The bottle featured read Isastegi Sagardo.  I instantly recognized the type as the script on the label mirrored popular old fashioned Basque fonts I remembered seeing while in Spain.  This wasn’t a wine, but a cider, and a Basque cider at that. I hadn’t tasted Basque cider since I had spent a night in San Sebastian two years ago.  So I walked into the store and purchased a bottle without even taking part in the free sample, and anyone who knows me can tell you that I never turn down free samples.

When I got back to my apartment that night, I immediately put the bottle in the refrigerator.  I watched a movie on Netflix and by the time it was done, the bottle was the preferred temperature for serving.  Normally I don’t condone drinking 750ml bottles alone on a Tuesday night, but my traveler’s spirit got the best of me so I poured myself the first glass of the evening.  From the lime green glass flowed out a flat pale liquid with a distinct dry smell. The cider tasted just as it looked, flat, sour, and even a little bitter.  Typing that out now, it may seem like I’m being very critical, however I am not.  My taste buds happen to enjoy sour sensations.  More importantly, the cider tasted just as I remembered it did from my night by the Bay of Biscay. The drink returned me to the fond memories of my travels, just as I had hoped.

I broke open a bottle just like this one.

I broke open a bottle just like this one.

It was early Spring in 2011 when my girlfriend and I decided to visit my brother who was studying abroad in Barcelona.  I like to travel to Europe during this time.  The flights are usually cheaper and the crowds are nowhere to be found.  You miss some of the romance and fun of summer, but as a fan of cool weather, walking and exploring can be quite enjoyable during that part of the season on the Continent.

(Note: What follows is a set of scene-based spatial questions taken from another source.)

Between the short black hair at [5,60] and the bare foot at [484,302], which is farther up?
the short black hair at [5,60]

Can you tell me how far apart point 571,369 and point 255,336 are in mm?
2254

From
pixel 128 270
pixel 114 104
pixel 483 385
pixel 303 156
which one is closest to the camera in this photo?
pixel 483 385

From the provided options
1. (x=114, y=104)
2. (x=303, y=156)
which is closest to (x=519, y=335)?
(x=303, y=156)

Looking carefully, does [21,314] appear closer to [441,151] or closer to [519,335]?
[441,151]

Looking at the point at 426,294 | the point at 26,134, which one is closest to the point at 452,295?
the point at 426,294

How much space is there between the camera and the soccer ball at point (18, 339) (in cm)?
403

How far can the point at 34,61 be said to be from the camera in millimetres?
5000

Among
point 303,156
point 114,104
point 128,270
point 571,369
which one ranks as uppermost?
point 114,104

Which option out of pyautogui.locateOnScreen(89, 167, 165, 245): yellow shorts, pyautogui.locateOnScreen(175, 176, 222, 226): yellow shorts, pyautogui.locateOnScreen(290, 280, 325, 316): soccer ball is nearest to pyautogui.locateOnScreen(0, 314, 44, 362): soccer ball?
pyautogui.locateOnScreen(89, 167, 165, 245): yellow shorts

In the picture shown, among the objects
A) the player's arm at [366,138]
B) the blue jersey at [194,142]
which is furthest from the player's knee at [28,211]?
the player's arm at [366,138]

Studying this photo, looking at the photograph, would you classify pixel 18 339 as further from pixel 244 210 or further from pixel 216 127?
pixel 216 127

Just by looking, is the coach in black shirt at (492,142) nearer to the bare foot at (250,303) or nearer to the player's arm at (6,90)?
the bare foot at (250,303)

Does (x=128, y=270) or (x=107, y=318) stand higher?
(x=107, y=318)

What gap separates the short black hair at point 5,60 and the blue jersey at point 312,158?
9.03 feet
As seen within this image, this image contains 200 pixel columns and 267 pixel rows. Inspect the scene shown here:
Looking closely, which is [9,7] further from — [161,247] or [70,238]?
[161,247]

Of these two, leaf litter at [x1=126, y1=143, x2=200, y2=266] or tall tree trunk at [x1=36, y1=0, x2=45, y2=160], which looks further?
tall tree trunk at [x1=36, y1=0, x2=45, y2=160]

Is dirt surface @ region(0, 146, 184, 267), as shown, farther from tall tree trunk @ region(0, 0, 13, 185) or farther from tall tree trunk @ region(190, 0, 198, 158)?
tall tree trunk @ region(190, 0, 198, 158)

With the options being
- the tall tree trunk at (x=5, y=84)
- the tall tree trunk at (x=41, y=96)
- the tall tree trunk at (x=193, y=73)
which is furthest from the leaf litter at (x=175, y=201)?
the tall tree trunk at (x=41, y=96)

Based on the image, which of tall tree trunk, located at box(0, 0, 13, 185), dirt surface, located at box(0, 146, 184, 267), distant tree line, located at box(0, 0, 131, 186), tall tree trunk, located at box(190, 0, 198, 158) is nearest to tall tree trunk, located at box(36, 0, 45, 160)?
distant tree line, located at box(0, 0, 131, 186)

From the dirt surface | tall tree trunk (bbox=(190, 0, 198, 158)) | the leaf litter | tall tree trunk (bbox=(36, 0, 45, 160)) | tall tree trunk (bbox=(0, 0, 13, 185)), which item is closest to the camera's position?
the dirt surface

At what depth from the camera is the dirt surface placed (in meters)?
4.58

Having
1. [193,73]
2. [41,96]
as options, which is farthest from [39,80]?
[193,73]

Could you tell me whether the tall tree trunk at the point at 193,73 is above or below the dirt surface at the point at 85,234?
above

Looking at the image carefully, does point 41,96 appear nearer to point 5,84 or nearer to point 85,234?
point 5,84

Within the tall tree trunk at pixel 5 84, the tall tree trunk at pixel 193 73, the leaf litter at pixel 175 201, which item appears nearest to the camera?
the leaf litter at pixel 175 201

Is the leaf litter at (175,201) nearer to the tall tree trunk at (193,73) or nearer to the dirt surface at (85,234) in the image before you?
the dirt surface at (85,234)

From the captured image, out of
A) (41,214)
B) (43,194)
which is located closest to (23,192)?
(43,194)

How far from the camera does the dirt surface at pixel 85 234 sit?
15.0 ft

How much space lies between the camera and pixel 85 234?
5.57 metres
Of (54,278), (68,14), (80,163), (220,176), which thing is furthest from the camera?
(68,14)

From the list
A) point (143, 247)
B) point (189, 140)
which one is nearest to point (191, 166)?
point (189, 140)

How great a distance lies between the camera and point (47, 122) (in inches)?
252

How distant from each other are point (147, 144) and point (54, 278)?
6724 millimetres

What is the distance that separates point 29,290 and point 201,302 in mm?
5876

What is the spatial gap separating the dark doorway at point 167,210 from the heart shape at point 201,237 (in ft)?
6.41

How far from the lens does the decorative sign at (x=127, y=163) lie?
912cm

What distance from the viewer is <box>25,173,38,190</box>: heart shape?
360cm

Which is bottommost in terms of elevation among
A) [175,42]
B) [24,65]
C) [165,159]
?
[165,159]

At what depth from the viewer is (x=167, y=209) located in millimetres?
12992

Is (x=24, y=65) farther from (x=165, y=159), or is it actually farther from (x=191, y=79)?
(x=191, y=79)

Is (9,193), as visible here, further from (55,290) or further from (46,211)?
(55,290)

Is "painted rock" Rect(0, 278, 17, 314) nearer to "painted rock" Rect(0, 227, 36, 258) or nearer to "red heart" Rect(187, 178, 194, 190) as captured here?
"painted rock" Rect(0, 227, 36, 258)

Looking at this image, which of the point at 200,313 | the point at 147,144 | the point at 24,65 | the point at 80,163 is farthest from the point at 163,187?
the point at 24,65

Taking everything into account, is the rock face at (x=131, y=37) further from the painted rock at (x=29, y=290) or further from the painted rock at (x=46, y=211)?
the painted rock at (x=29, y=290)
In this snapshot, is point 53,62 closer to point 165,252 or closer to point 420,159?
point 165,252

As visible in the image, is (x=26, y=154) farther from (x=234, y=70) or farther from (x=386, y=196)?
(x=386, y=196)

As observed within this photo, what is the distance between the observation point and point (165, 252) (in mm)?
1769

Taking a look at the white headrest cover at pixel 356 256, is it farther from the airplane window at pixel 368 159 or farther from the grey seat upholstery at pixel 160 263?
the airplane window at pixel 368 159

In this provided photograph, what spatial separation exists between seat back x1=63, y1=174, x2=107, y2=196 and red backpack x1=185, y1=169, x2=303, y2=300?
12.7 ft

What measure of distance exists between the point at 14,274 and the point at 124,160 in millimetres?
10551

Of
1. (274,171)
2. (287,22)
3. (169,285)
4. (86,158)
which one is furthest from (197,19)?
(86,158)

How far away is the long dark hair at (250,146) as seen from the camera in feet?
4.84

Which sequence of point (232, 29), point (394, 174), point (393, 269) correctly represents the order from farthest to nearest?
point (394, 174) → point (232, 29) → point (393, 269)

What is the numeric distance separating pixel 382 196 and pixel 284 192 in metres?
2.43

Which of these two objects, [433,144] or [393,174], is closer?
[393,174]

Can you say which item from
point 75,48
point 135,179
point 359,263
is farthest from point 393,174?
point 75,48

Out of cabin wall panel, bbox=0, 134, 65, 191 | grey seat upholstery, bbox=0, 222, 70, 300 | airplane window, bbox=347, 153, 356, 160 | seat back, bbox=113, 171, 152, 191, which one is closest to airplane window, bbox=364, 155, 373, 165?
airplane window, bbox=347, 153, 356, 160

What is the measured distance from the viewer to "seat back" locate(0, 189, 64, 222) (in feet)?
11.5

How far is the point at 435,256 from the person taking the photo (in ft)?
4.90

It was the second time in Barcelona for the both my girlfriend and I as she had traveled there the year before and I had ventured there with my family a couple years prior.  After our stop Barcelona we planned a whirlwind tour of the Iberian Peninsula that included stops in Zaragoza, San Sebastian, Bilbao, Salamanca, Segovia, Madrid in Spain, and Lisbon in Portugal.

Map of Spain.  San Sebastian is in the North.

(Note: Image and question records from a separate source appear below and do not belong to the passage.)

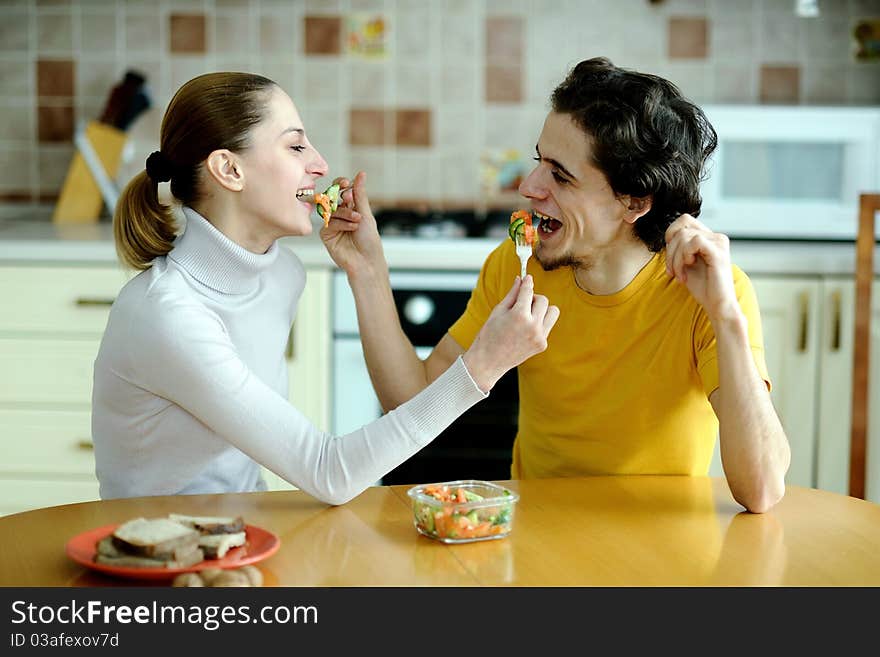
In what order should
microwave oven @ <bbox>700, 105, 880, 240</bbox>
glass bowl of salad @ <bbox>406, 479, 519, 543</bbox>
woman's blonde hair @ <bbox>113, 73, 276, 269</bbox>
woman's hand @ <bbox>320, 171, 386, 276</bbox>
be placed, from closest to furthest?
glass bowl of salad @ <bbox>406, 479, 519, 543</bbox> < woman's blonde hair @ <bbox>113, 73, 276, 269</bbox> < woman's hand @ <bbox>320, 171, 386, 276</bbox> < microwave oven @ <bbox>700, 105, 880, 240</bbox>

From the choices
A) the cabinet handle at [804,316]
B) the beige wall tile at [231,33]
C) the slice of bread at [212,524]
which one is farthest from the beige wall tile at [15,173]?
the slice of bread at [212,524]

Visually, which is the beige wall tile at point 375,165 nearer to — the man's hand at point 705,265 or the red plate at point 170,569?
the man's hand at point 705,265

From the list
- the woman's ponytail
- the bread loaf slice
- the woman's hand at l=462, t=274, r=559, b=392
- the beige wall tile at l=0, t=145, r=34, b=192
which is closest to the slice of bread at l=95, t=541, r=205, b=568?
the bread loaf slice

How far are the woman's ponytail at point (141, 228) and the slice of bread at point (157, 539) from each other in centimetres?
60

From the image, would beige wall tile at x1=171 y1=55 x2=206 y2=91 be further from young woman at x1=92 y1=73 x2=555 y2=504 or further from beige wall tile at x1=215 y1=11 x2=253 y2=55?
young woman at x1=92 y1=73 x2=555 y2=504

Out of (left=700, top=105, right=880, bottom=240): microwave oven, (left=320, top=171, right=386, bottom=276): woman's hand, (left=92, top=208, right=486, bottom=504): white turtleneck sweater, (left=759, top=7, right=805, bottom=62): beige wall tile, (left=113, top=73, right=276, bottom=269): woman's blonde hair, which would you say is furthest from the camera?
(left=759, top=7, right=805, bottom=62): beige wall tile

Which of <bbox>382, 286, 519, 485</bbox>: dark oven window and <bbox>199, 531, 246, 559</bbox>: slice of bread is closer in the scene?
<bbox>199, 531, 246, 559</bbox>: slice of bread

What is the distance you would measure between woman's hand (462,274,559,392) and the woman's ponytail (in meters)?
0.53

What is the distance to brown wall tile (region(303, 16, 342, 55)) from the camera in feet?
11.3

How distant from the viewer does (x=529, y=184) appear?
1.83 metres

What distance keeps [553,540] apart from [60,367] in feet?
6.29

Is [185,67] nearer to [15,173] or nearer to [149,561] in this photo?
[15,173]

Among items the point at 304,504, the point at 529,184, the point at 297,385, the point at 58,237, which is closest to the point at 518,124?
the point at 297,385
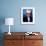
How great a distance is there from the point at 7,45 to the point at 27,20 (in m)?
1.08

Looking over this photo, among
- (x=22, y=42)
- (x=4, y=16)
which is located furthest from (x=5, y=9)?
(x=22, y=42)

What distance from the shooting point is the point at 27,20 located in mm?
4156

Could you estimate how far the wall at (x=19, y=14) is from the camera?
164 inches

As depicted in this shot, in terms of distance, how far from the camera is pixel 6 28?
420 cm

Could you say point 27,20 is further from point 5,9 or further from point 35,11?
point 5,9

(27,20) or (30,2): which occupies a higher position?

Map of Spain. San Sebastian is in the North.

In order to move between cities, I needed to rent a car.  There are very many things that I do below average and driving stick shift is one of them.  In Europe, standard transmissions are the norm as cars with the automatic shifting I was used were a rarity.  I was able to secure the one available automatic compact rental car in Barcelona, a Ford Focus, and after saying goodbye to my brother, we traveled to the airport to retrieve it.

When we got to the airport, the person behind the counter at Avis informed us in Spanish that the car we had requested was unavailable but they had pulled some strings and were able to acquire a full size automatic for the same price.  Of course I accepted. I had no other choice.  I was afraid of driving a larger automobile through tiny winding medieval streets (a fear that was confirmed during a different episode later in the trip when I accidentally drove on the Plaza Mayor one night in Salamanca) but what could I do?

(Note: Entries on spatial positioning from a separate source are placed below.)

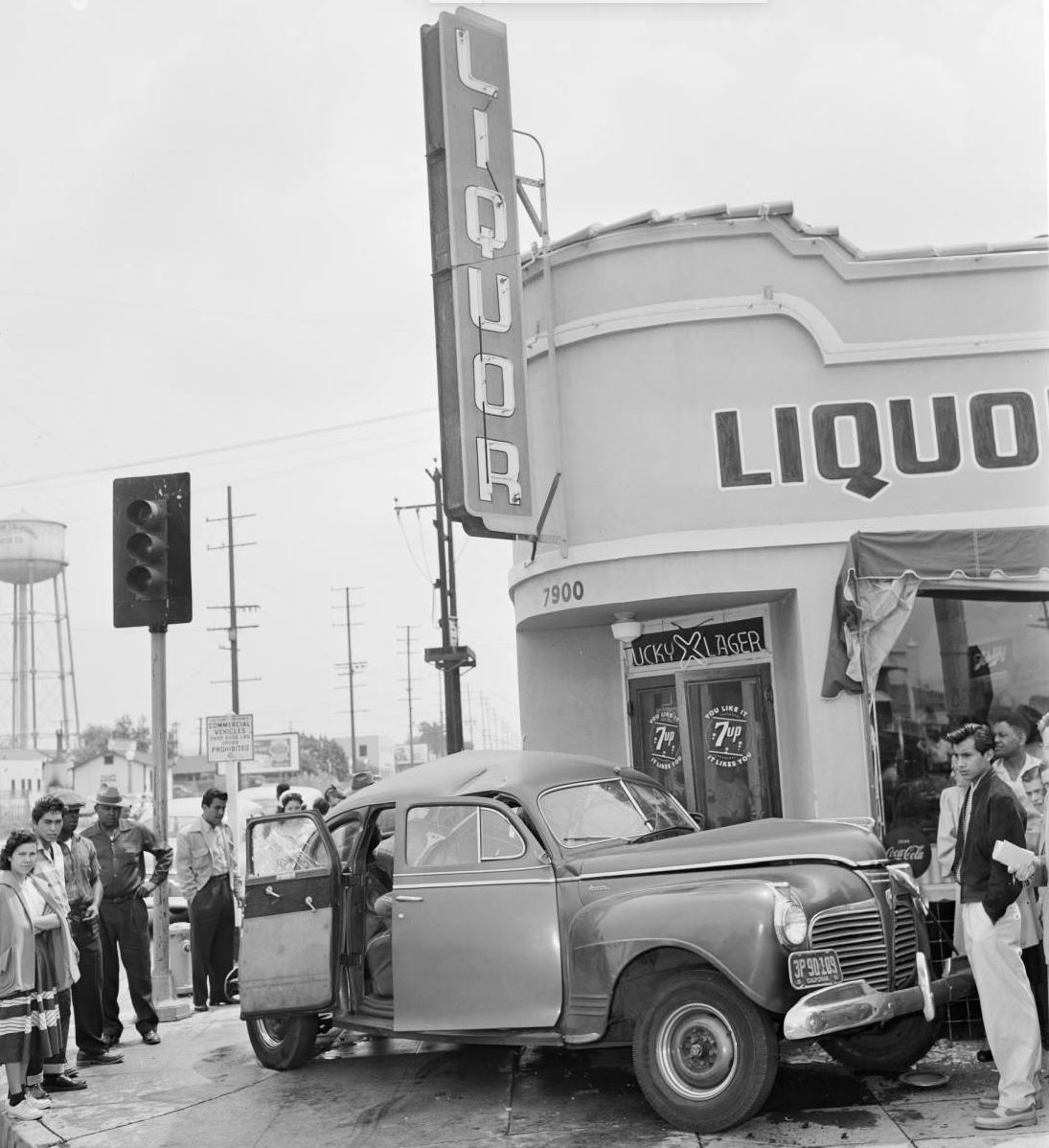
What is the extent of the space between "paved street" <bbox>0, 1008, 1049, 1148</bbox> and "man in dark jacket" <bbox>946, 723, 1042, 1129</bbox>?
0.23m

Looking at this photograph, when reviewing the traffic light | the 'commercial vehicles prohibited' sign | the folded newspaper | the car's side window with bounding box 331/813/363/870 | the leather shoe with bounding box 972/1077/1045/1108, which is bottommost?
the leather shoe with bounding box 972/1077/1045/1108

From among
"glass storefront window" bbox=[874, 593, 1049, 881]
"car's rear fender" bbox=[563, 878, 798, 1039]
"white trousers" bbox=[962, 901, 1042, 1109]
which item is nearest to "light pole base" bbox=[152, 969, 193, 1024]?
"car's rear fender" bbox=[563, 878, 798, 1039]

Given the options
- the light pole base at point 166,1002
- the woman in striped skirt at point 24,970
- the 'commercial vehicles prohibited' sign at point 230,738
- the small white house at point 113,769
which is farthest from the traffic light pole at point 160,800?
the small white house at point 113,769

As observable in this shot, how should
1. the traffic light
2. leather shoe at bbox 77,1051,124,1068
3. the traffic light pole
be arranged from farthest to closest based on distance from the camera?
1. the traffic light pole
2. the traffic light
3. leather shoe at bbox 77,1051,124,1068

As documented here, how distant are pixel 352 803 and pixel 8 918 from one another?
2202mm

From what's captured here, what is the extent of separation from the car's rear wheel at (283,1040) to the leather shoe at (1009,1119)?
4.32 metres

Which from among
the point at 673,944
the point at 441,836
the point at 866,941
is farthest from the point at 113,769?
the point at 866,941

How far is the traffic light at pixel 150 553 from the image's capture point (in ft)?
35.2

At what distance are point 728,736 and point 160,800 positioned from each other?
18.7 ft

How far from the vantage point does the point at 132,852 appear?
10117 mm

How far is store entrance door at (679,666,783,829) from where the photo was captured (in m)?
13.1

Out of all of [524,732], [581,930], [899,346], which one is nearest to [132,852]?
[581,930]

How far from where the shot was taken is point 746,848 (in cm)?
707

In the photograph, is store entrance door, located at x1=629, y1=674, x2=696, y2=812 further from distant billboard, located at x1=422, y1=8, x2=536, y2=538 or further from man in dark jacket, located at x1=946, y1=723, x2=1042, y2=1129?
man in dark jacket, located at x1=946, y1=723, x2=1042, y2=1129
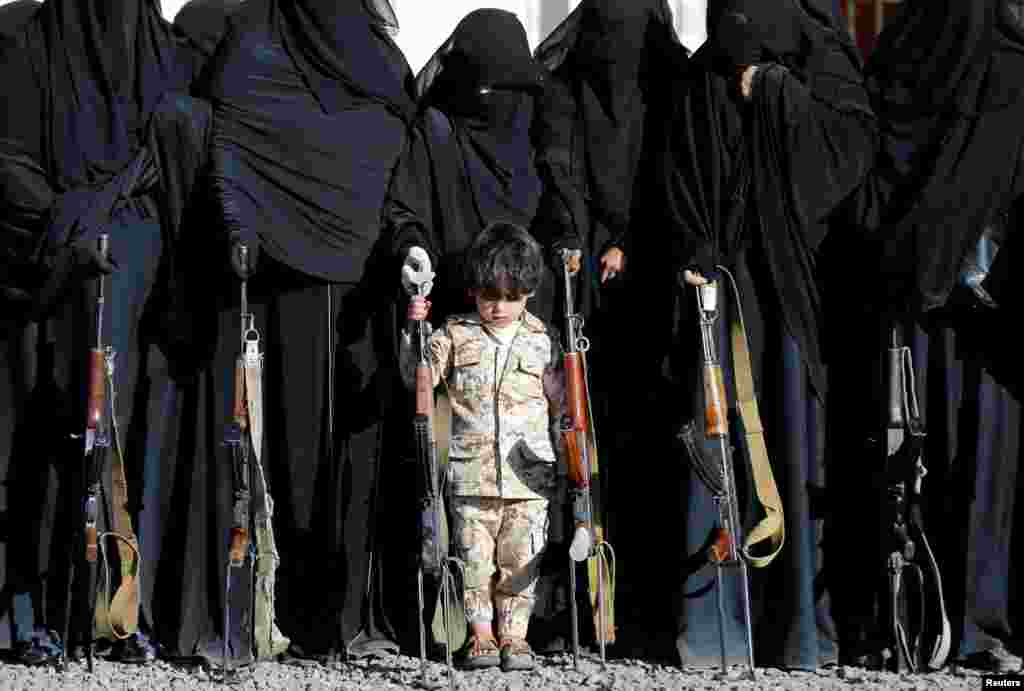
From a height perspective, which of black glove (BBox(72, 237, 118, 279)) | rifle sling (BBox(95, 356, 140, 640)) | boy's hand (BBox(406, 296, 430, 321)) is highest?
black glove (BBox(72, 237, 118, 279))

When we walked to the lot, we were surprised to find out that the car we would be driving was a rather wide, gold colored, Mercedes Benz.  Despite the size, I decided to be optimistic. We would be traversing a foreign land in style I thought.  Sure, gas would be more expensive, but it would be worth the good story to tell friends once we got back home.  So we promptly got into the car and were off on our odyssey.

The first stop on our self made adventure was the city of Zaragoza in the heart of the Aragon region.  We spent the day there having lunch and seeing sites. I had a rather rubbery squid dish.  Of course, as an American, I incorrectly assumed every calamari meal was deep fried and served with a healthy proportion of marinara sauce.  After Zaragoza, we made our way up to San Sebastian in the Basque Country.  The journey  was one of the most spectacular I have ever taken by car.  The Spanish highways meandered though the snow-capped Basque mountains.  These rocky hills seemed to get greener and greener the closer we got to our destination.  The shades of green were remarkable.  I looked forward to coming around each bend and seeing a new hill through the mist.  Some of the hills served as grazing areas for sheep.  The sheep almost looked to be defying gravity as they were almost perpendicular to the highway I was driving on due to the steepness of some of the hills.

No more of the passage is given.